Wala is demonstrating the whole world that blockchain-based micropayments are possible, and, most importantly, that they are affordable for citizens of developing countries with low income.
It Wasn’t So Sweet From The Beginning
At first, before the “dala” ICO, Wala was helping users in Africa carry out transactions via its mobile app. However, local banks were charging Wala’s users high fees for almost every step they were making. So not to hurt its customers and save the business model, Wala came up with a solution.
"Zero-fee is the solution, but banks could not support this," the Wala’s CEO Martinez explained.
And this solution was cryptos which offered what the banks did but with lower charges. Now Wala’s project is functioning across ten markets.
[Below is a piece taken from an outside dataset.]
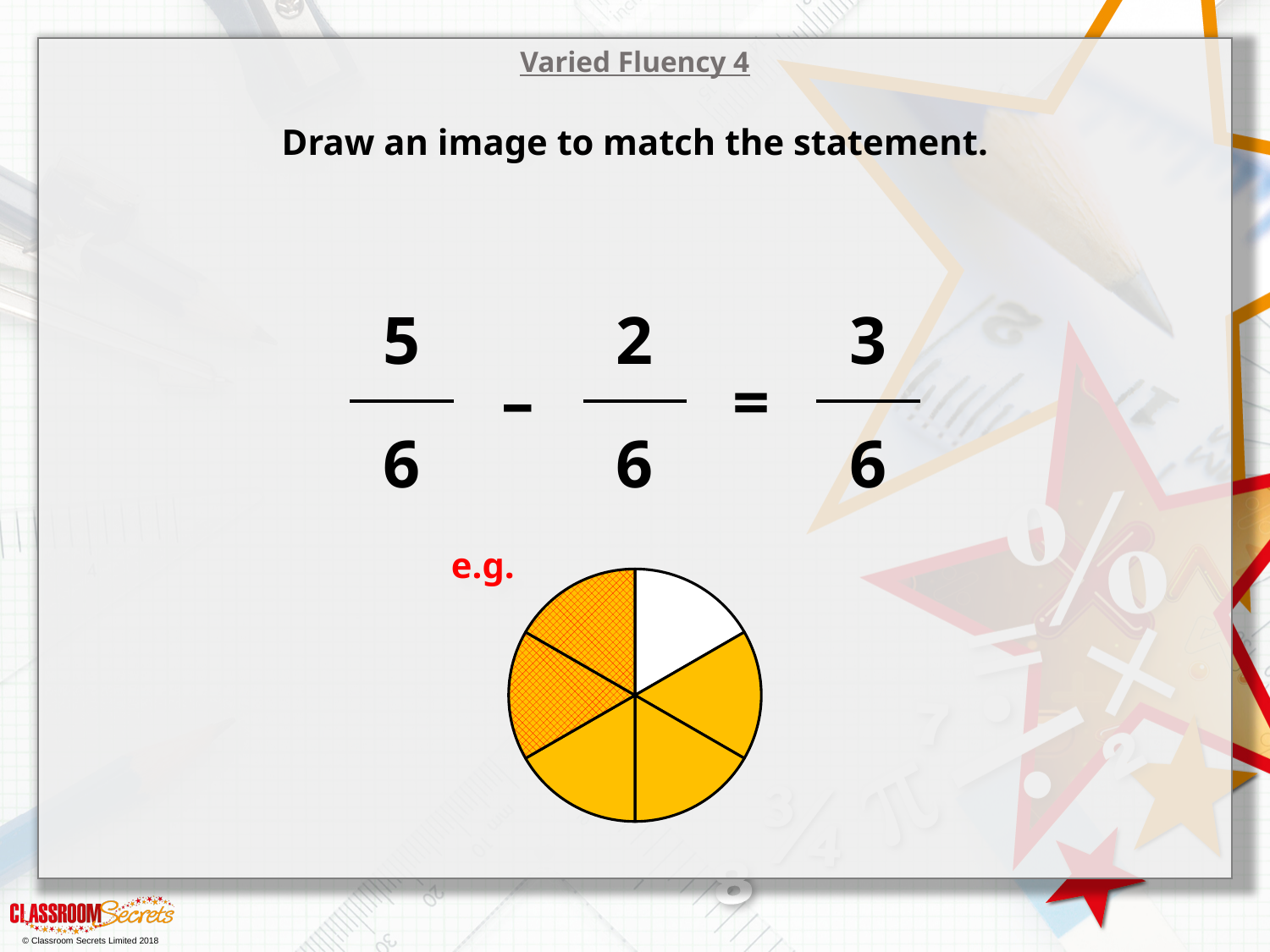
What colour are the shaded sections of the example circle? yellow How many sections of the circle are left white (unshaded) in the example image? 1 What fraction of the circle is cross-hatched in the example image? 2/6 What fraction statement does the example image illustrate? 5/6 − 2/6 = 3/6 What fraction of the circle is shaded in the example image? 5/6 What fraction of the circle is shaded plain yellow without cross-hatching in the example image? 3/6 How many equal sections is the circle in the example image divided into? 6 How many sections of the circle are shaded (coloured) in the example image? 5 Are there more plain yellow sections or cross-hatched sections in the example circle? plain yellow What is the difference between the number of shaded sections and the number of cross-hatched sections in the example circle? 3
Therefore, as Martinez has explained, if a person lives in Uganda and his or her relatives live in, let's say, Zimbabwe, the person can pay for their electricity or put credit on their phones remotely and without any charges. And that's all thanks to dala.
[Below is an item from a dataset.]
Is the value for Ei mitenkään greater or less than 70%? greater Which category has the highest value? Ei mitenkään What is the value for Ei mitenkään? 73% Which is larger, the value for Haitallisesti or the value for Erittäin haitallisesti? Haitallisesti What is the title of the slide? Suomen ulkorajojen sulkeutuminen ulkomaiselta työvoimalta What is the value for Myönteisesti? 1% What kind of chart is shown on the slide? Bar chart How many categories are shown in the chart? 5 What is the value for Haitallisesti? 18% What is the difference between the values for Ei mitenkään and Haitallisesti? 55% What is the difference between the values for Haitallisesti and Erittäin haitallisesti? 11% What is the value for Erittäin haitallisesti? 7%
How Does Wala Decrease Fees?
As per bitinfocharts.com data, in 2018 Ethereum transaction charges constituted $0.17-$4.15. This is costly as for micropayments that Wala carries out. So how does the startup survive?
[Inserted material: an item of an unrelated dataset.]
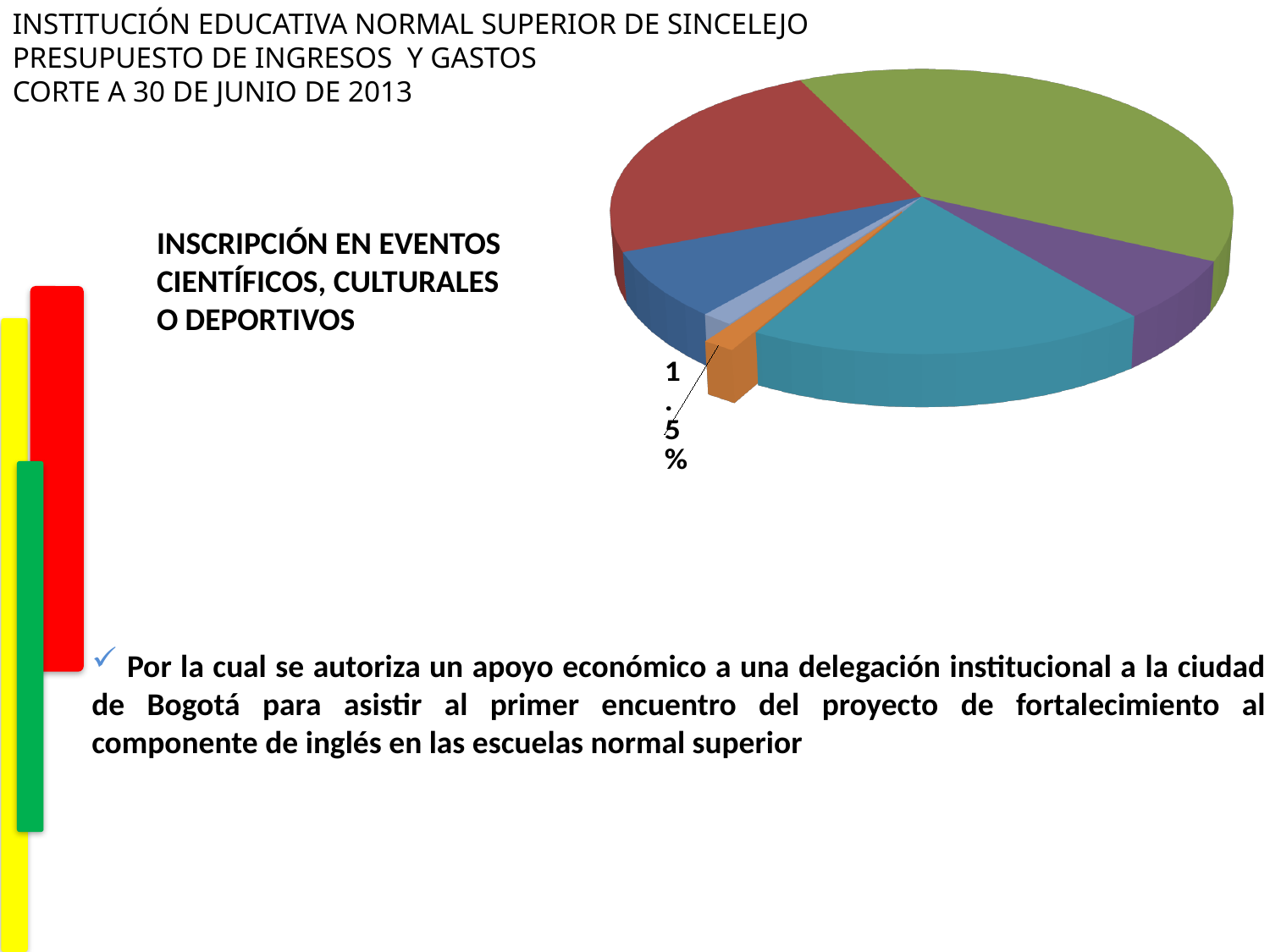
How many slices does the pie chart have? 7 Which colour slice is the largest in the pie chart? green What percentage is printed on the exploded (pulled-out) slice of the pie chart? 1.5% Which slice of the pie chart is pulled out from the rest? the orange slice Which is larger in the pie chart, the teal slice or the purple slice? the teal slice What expense item is named in bold text next to the pie chart? INSCRIPCIÓN EN EVENTOS CIENTÍFICOS, CULTURALES O DEPORTIVOS What kind of chart is shown on the slide? pie chart Which is larger in the pie chart, the green slice or the orange slice? the green slice What share of the pie does the orange slice labelled on the chart represent? 1.5%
The answer is in microraiden technology. It is a “cut” version of raiden, which resembles bitcoin’s Lightning Network (LT). Raiden also carries transactions off-chain in order to increase the scale. However, microraiden doesn’t facilitate numerous channels and payments hopping bidirectionally like raiden itself. On the contrary, it permits dApp devs to establish a channel that exclusively gets payments.
Thanks to this technology Wala carried all clients’ payments via that channel and then "packs" all those operations to set them onto Ethereum blockchain.
Inevitably, the settlement process includes transaction fees, but at the moment Wala is able to devour those charges thanks to the funds it collected during the ICO as well as its venture capital investment. Overall, that makes up $2.2 million.Not By Ethereum Alone
Despite the satisfactory current state, Wala is looking into other reasonable solutions for its clients. Thus, it considers an opportunity of dealing with several blockchains at a time as long as the partnership only with the one can be a massive risk for the company and its clients.
Centralization. At Least, For Now
The use of microraiden is not the only means that Wala uses for reducing the transaction costs. The startup also centralizes its operations at some point.
Wala plays a role of an intermediary between users of “dala” and the Ethereum. And, actually, it is indeed useful for its customers. The thing is that it is normal for customers to delete their apps mistakenly, get their phones stolen or misplaced, sometimes two family members share one phone, so it is not possible to solve all these issues if the app is not centralized and the company doesn't take care of its users.
Nevertheless, Wala is not going to remain centralized, but its decentralized future lies in the hands of Ethereum’s scalability. Before the project is finally decentralized, the company wants to let users control their private keys. This way, they will have more ownership and will be aware of the entire process. So that is how the decentralization will be achieved, explained the CEO.
On top of everything, Wala intends to spread the use of dala all over Africa. In the foreseeable future, the startup plans to set off a 'microjobs platform.’ In accordance with their plans, it will offer info for little tasks such as completing research surveys or taking pics.
Overall, Wala wants to partner with 11 countries and even the UK.